I met someone like Pixie once and I learned the hard way that they are best avoided and ignored. They are usually life’s survivors, have learned how to get by in the world and will happily turn on those trying to help. I attended a meditation class and got on well with the teacher, so when she moved the class to her own home I didn’t hesitate. There was talk of working together and I wrote a course on authenticity that combined meditation with art and writing therapy. It started successfully, then one weekend she disappeared with the keys to the premises we were hiring and wouldn’t divulge where she was. We carried on, but she told everyone we had pushed her out and stolen her idea. I found out she’d run a class in another town that she claimed was taken away from her by an ex-partner so she was having to start again. She didn’t mention that she’d stolen his car while drunk and crashed it, losing her licence. She hadn’t mentioned being bi-polar either, something I’d have supported her with. The last I heard she was in a relationship with a man who was buying her a hotel that she could run as a recovery centre. I realised that this was a pattern of self-sabotage and lashing out. Pixie felt like a similar character, who landed herself in difficult situations then found people who would rescue her. I worried that Gwen was going to lose out in helping this young woman. That she might easily cause Gwen harm, if it meant she could move on to the next ‘mark’. 

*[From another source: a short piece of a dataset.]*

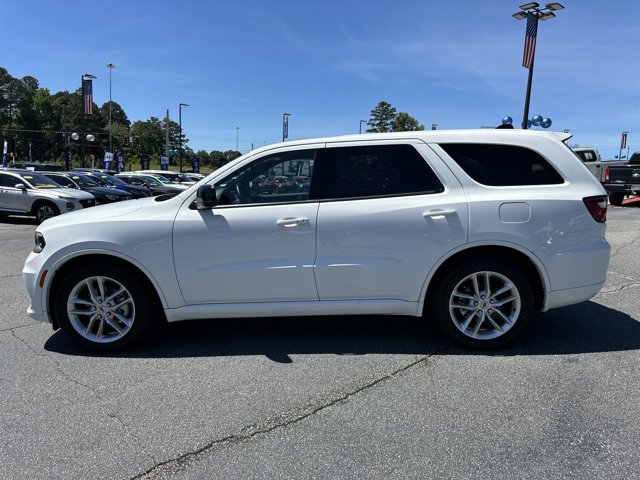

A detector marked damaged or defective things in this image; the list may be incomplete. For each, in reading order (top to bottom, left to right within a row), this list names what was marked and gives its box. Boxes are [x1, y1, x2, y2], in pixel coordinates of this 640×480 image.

parking lot crack [131, 346, 450, 478]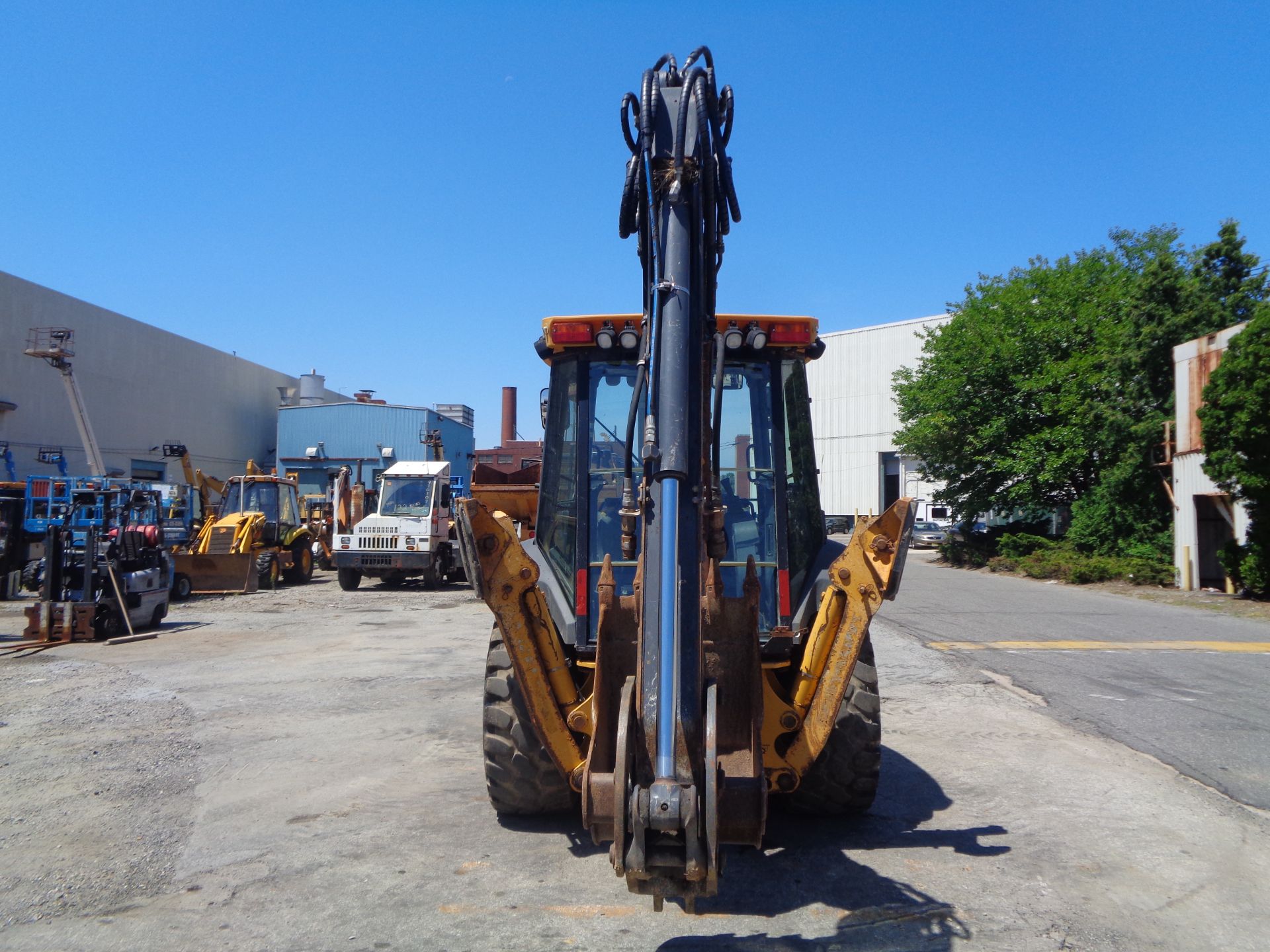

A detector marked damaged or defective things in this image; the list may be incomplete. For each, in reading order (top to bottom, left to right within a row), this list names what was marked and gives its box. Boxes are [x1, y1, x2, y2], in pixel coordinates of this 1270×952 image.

cracked concrete ground [0, 571, 1265, 949]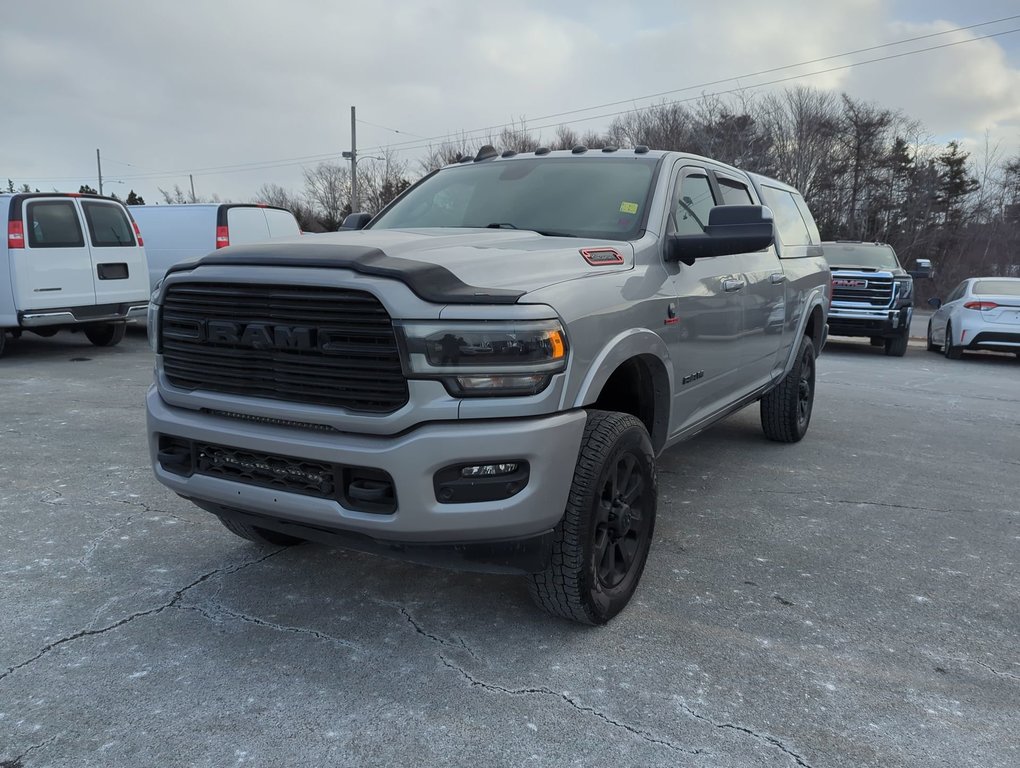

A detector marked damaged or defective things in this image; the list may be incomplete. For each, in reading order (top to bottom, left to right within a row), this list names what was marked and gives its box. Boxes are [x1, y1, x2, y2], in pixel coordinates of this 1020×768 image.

I was absolutely gripped by this story and definitely recognised elements of it. I could see that some people would come out of this totally untouched while others could be left confused or even culpable. I don’t want to ruin the book by giving you any more details, but it is classic Candlish. Like her last novel that tackled the problem of second homes on the coast, she’s hit the zeitgeist with this one. We’ve all seen how social media has become lawless with so many different people, including authors, caught up in a public judge and jury situation. It’s hard to know how a targeted individual copes psychologically when they’re being exposed or made out to be something they’re not. How do they keep their self-image intact when the general public have a very different idea of who they are? Everyone in this story, apart from Gwen, has a very fluid set of morals. Even her own children. There’s a lot here that’s totally unfair and raises the blood pressure a little! It’s no wonder the atmosphere in the apartments becomes a pressure cooker. I devoured this in two sittings and I’m sure you will too. 

Meet the Author

Louise’s latest release, A NEIGHBOUR’S GUIDE TO MURDER, was published in July 2025 and her latest paperback is OUR HOLIDAY, a Sunday Times bestseller, WHSmith Richard & Judy Book Club pick and Theakston Old Peculier Crime Novel of the Year 2025 nominee. It features love-to-hate characters Perry and Charlotte, second home owners in the idyllic English beach resort of Pine Ridge. It’s now in development for the screen.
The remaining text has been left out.